Honestly I have to disagree. There is nothing particularly special about what Super Template Tetris(STT) is doing.
At its core, template metaprogramming is just functional programming at compile time. STT is just a template and a runtime function which do the following:
1, take an input via compile time flag (the `-D DIRECTION`)
2. take a type input from an included header file containing the current state (`#include "current_game.h"`)
3. via functional programming, compute the results of a single step of the game.
4. specialise a single function using the results of step 3. this function prints the computed result to the screen and the computed game state to a file (`./current_game.h`).
5. gcc/clang exits. compilation is complete.
6. call the compiled binary.
7. the binary runs the specialised function and prints the outputs.
Sure it's fucky and you shouldn't do that in production but what sane individual is writing a piece of code that at runtime (after compiling) seeks out one of its own source files and modifies that file?
To prevent this from being possible you'd have to remove runtime file IO from the language. The other potential solutions wouldn't work:
1. Remove templates entirely: Still would be possible using https://github.com/Hirrolot/metalang99 which solely uses the preprocessor. Given that the pre-processor is literally just term substitution(a glorified copy/paste engine), if you removed that as well, you'd have to accept no form of metaprogramming at all.

> PROVIDED DATA:
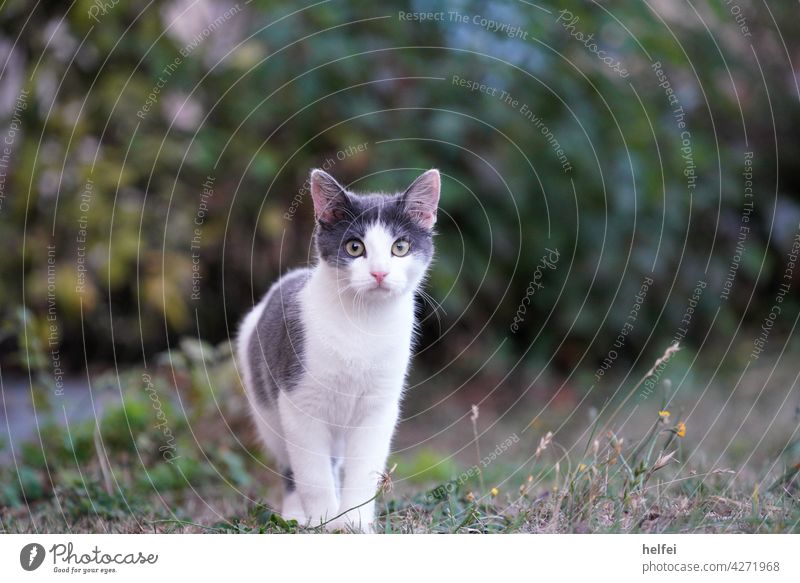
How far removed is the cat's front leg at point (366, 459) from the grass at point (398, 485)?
11cm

> PROBLEMS AND TASKS:
1. Following the comment on Super Template Tetris, list every piece of code or command-line text that it sets off in code formatting.
2. Carry the comment on Super Template Tetris forward from its last sentence, in the same voice.

> PER-TASK ANSWERS:
1.
-D DIRECTION
#include "current_game.h"
./current_game.h

2.
2. Remove the ability to #include other files: Could still be done by doing everything inline. `#include` is just copy-paste anyways so it's more an abstraction than anything else to the compiler and preprocessor, it's basically the same as if all the code was pasted into the same file.
That leaves you with removing file IO. Without IO a programming language is basically useless, particularly as a systems programming language.
Most production C++ codebases are very wary of using much boost. Two of the four places I worked at (wrote C++ at all of them), the use of boost was very minimal and only when absolutely needed. The first place where this was the rule, the only boost usage was boost.asio, at my current place boost.circular_buffer is the only thing we use.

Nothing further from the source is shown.